«стариков» сразу же для них вступали в силу неписанные законы, с которыми не мог справиться даже гроза солдата — старшина, применяющий в своем обиходе только апробированные бесконечной службой фразы: «Если положено, то как положено, не положено — значит, не положено. И чтоб порядочек был!»
Я тоже становился «стариком». Уже салаги перетаскивали мою постель с верхнего яруса коек на низ, кто-то услужливо отбраковывал матрац, напоминающий больше местность для маневров, чем принадлежность для сна. Все было хорошо, но я не радовался. Вместе со «стариками» уезжал и он, мой лучший армейский друг.
Как жаль, что я расстался с ним резко, холодно, очень холодно…
Сбросив груз стандартной работы, наспех освежившись, с наброшенным на плечо полотенцем я выходил из умывальной. И вдруг — какая неожиданность! Передо мной появилась фигура в мундире. Он был почти неузнаваем, так как я его никогда раньше не видел в мундире.
— Здравствуй, Смирнов! — возбужденным голосом проговорил он.

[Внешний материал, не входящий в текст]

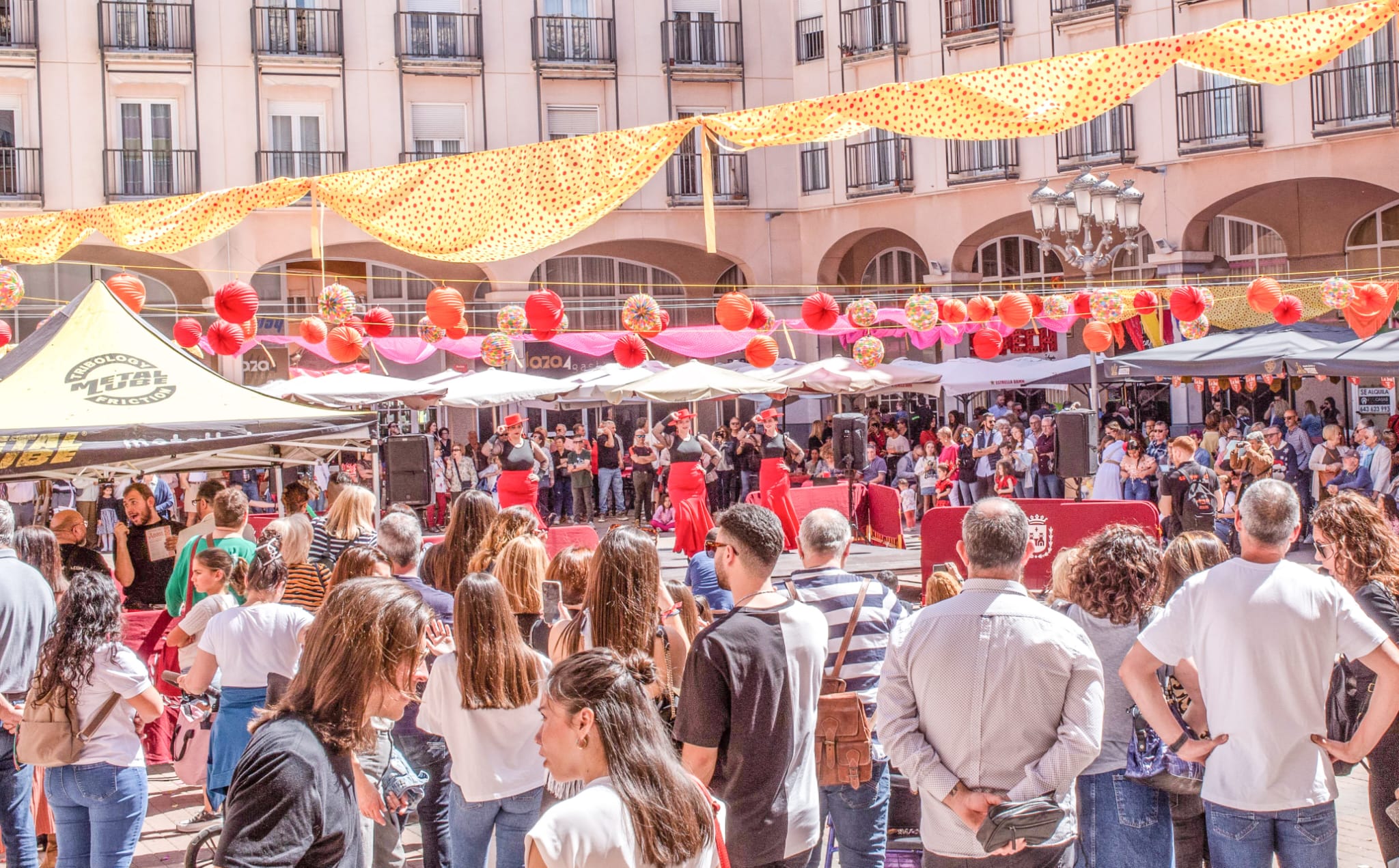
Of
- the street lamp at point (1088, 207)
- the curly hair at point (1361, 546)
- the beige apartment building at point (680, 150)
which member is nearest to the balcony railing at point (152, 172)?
the beige apartment building at point (680, 150)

Я остановился, ощущая теплое прикосновение руки.
— Здравствуй.
Идиотская сухость в моем голосе потрясла его. Кажется, он был похож на девушку, которой ответили на первое в жизни признание в любви зевотой.
— Я уезжаю… навсегда… понимаешь?..
В его голосе появилось для меня что-то незнакомое и странное. Он не осознавал, не хотел осознать, что мы расстаемся с ним просто так и навсегда.
— Прощай, — чужим голосом сообщил я. Откуда появилась во мне эта дурацкая отчужденность, я не знаю. Неужели я набрался от него во время совместной службы?
— Но мы же земляки…
Он чего-то ждал. И это был его последний козырь. Здесь, среди чужих голосов и речи, слово «земляк» звучало как святыня, приобретало новый смысл, становилось влагой в безводной пустыне. Он знал это. Знал это и я. Но ему было проще, он уезжал к себе, в свой город, в свой дом, где каждый кирпич напоминал детство, каждая улица — твоя, ты — свой. Я же оставался. Оставался среди витрин, среди чужой красоты, которую приятно наблюдать на экране телевизора, сидя в домашнем кресле, но не через окно казармы.
Я его прозвал Медвежья Лапа. Он так и не привык к своему прозвищу, несмотря на то, что оно идеально подходило ему, остроугольному, неотшлифованному и неуклюжему.
Лапа был собран из разнородных кусков, которые не подчинялись друг другу, не слушались его и были связаны между собой механически. Левая рука постоянно находилась в кармане, правая свободно болталась, не находя себе места. Она была совершенно лишней, это сразу же бросалось в глаза. Зашей ему карман — и тогда две руки-аппендиксы не найдут места у своего хозяина.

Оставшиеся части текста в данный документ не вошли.